§ **JOB**
Transcribe the Fantasia/2000 commentary below word for word, from "Hendel Butoy (segments" to "Hahn (host segments)".

Movie Commentary by Scott Ventura


Scott's Rating:
4 / 5
Times Seen:
Viewing Date:
April 2000
IMDB Name:
Fantasia/2000 (1999)
James Algar (segment "The Sorceror's Apprentice")
Gaëtan Brizzi (segment "Firebird Suite")
Paul Brizzi (segment "Firebird Suite")
Hendel Butoy (segments "Pines of Rome", "Steadfast Tin Soldier, The")
Francis Glebas (segment "Pomp and Circumstance, Marches #1, 2, 3 and 4")
Eric Goldberg (segments "Rhapsody in Blue", "Carnival of the Animals")
Don Hahn (host segments)
Pixote Hunt (segment "Beethoven's Symphony No. 5, Allegro con Brio")
animated-feature, musical
MPAA Rating:

Incredible IMAX

Fantasia/2000 is a cinematic experience if for no other reason than because it is an IMAX movie. IMAX combines large film stock, an absurdly huge screen, and a monstrous sound system to create a feeling of immersion. When a screen occupies this much of your field of vision, it's fantastic. If it weren't for the noisier kids in the crowd, you could really lose yourself in both the audio and the video. As far as the audio is concerned, the new recordings of the Chicago Symphony Orchestra under James Levine are a near-perfect way to show off the power of the system. Symphony orchestras don't lend themselves to much surround sound unless you pick a piece with some antiphonal stuff, like Ottorino Respighi's "Pines of Rome". Of course, since I saw Fantasia/2000 on the last day that theaters were contractually obligated by Disney to show it, it may no longer be available in IMAX.

§ **SOURCE EXCERPT**
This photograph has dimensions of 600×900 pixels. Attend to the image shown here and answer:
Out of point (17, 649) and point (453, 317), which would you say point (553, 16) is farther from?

§ **WRITTEN SOLUTION**
Hendel Butoy (segments "Pines of Rome", "Steadfast Tin Soldier, The")
Francis Glebas (segment "Pomp and Circumstance, Marches #1, 2, 3 and 4")
Eric Goldberg (segments "Rhapsody in Blue", "Carnival of the Animals")
Don Hahn (host segments)